250 et plus encore

250 et plus encore
July Fourth by Grandma Moses (Anna Mary Robertson Moses), 1951 [The White House, Washington, D.C.]. Mrs.Moses gave the painting to President Harry Truman in 1952.

Par Brad Miner

Je ne me souviens pas de grand-chose sur la Mésopotamie, mais on dit que c’est là que la civilisation a commencé. Comme ce fut le cas tout au long de l’histoire, elle fut bénéfique pour ceux d’en haut, mais pas pour les autres. Cela fut vrai pour les civilisations de la Grèce et de la Rome antiques, bien que, contrairement à la Mésopotamie ou à l’Égypte ancienne, l’héritage gréco-romain soit encore très présent parmi nous. Il en a toujours été ainsi.

On peut voir cet héritage dans la Constitution des États-Unis. On y voit aussi la Chute de l’Homme, après laquelle aucune civilisation ne fut ni ne put être une Cité de Dieu. Je pense ici au Compromis des Trois-Cinquièmes, un pacte avec le diable s’il en fut jamais.

Mais nomme-moi une société avant les États-Unis qui ait été capable de corriger sa trajectoire en moins de deux siècles et de restaurer l’amitié.

Nous savons que nous ne serons jamais parfaits. Pourtant, comme l’a écrit G.K. Chesterton à propos des États-Unis, la nôtre est « la seule nation au monde fondée sur un credo » :

Ce credo est exposé avec une lucidité dogmatique et même théologique dans la Déclaration d’Indépendance ; peut-être le seul texte de politique pratique qui soit aussi une théorie politique et une grande littérature. Il énonce que tous les hommes sont égaux dans leur droit à la justice, que les gouvernements existent pour leur rendre cette justice, et que leur autorité est pour cette raison juste. (What I Saw in America)

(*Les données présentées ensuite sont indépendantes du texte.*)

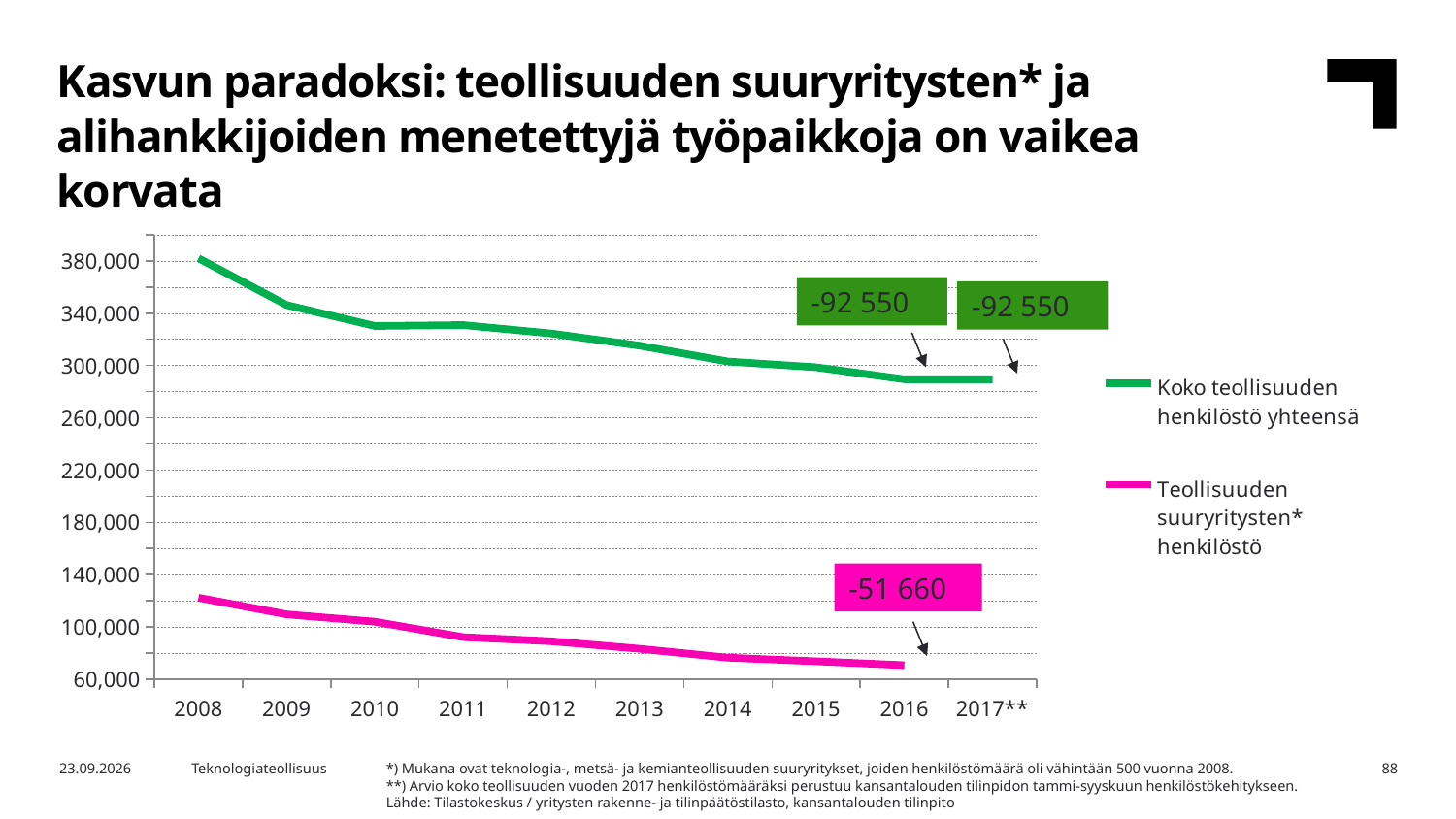
In which year is 'Koko teollisuuden henkilöstö yhteensä' highest? 2008 Does the 'Koko teollisuuden henkilöstö yhteensä' line rise or fall from 2008 to 2016? fall What change is shown in the annotation box pointing to the 'Teollisuuden suuryritysten* henkilöstö' line? -51 660 Is the value for 'Teollisuuden suuryritysten* henkilöstö' in 2008 greater or less than 100,000? greater Is the value for 'Teollisuuden suuryritysten* henkilöstö' in 2016 greater or less than 100,000? less How many series does the legend list? 2 Which series has the higher value in 2014, 'Koko teollisuuden henkilöstö yhteensä' or 'Teollisuuden suuryritysten* henkilöstö'? Koko teollisuuden henkilöstö yhteensä Does the 'Teollisuuden suuryritysten* henkilöstö' line rise or fall from 2008 to 2016? fall In which year is 'Teollisuuden suuryritysten* henkilöstö' highest? 2008 What kind of chart is shown on the slide? line chart How many years are shown on the x axis? 10 Is the value for 'Koko teollisuuden henkilöstö yhteensä' in 2016 greater or less than 300,000? less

Nous célébrons aujourd’hui le demi-centenaire de la signature de cette Déclaration. Et, laissant de côté toutes les controverses actuelles, le document et son credo ont résisté à l’épreuve du temps.

Oui, ce document fondateur est un billet à ordre, et les rédacteurs de notre Constitution imparfaite savaient qu’il ne suffisait pas de simplement aborder une structure de gouvernement, c’est pourquoi ils ont ajouté des rappels aux futurs gouvernants, aucun plus puissant que celui-ci :

Le Congrès ne fera aucune loi concernant l’établissement d’une religion, ou interdisant le libre exercice de celle-ci ; ou restreignant la liberté d’expression ou de la presse ; ou le droit du peuple de s’assembler pacifiquement et de demander au gouvernement la réparation des griefs.

M. Lincoln l’a exprimé de la meilleure façon :

En donnant la liberté à l’esclave, nous assurons la liberté aux hommes libres — honorable tant dans ce que nous donnons que dans ce que nous préservons. Nous sauverons noblement ou perdrons mesquinement le dernier meilleur espoir de la terre. D’autres moyens peuvent réussir ; celui-ci ne pourrait pas échouer. La voie est claire, pacifique, généreuse, juste — une voie qui, si elle est suivie, sera applaudie à jamais par le monde et que Dieu doit bénir à jamais. (Deuxième Message annuel au Congrès, 1er décembre 1862)

À propos de l’auteur

Brad Miner, mari et père, est rédacteur en chef adjoint de The Catholic Thing et membre senior du Faith & Reason Institute. Il a été rédacteur littéraire de National Review et a fait une longue carrière dans l’industrie de l’édition. Son livre le plus récent est Sons of St. Patrick, écrit avec George J. Marlin. Son best-seller The Compleat Gentleman est désormais disponible dans une troisième édition révisée et également en édition audio Audible (lue par Bob Souer). M. Miner a siégé au conseil d’administration d’Aid to the Church In Need USA et également au conseil de recrutement du Selective Service dans le comté de Westchester, New York.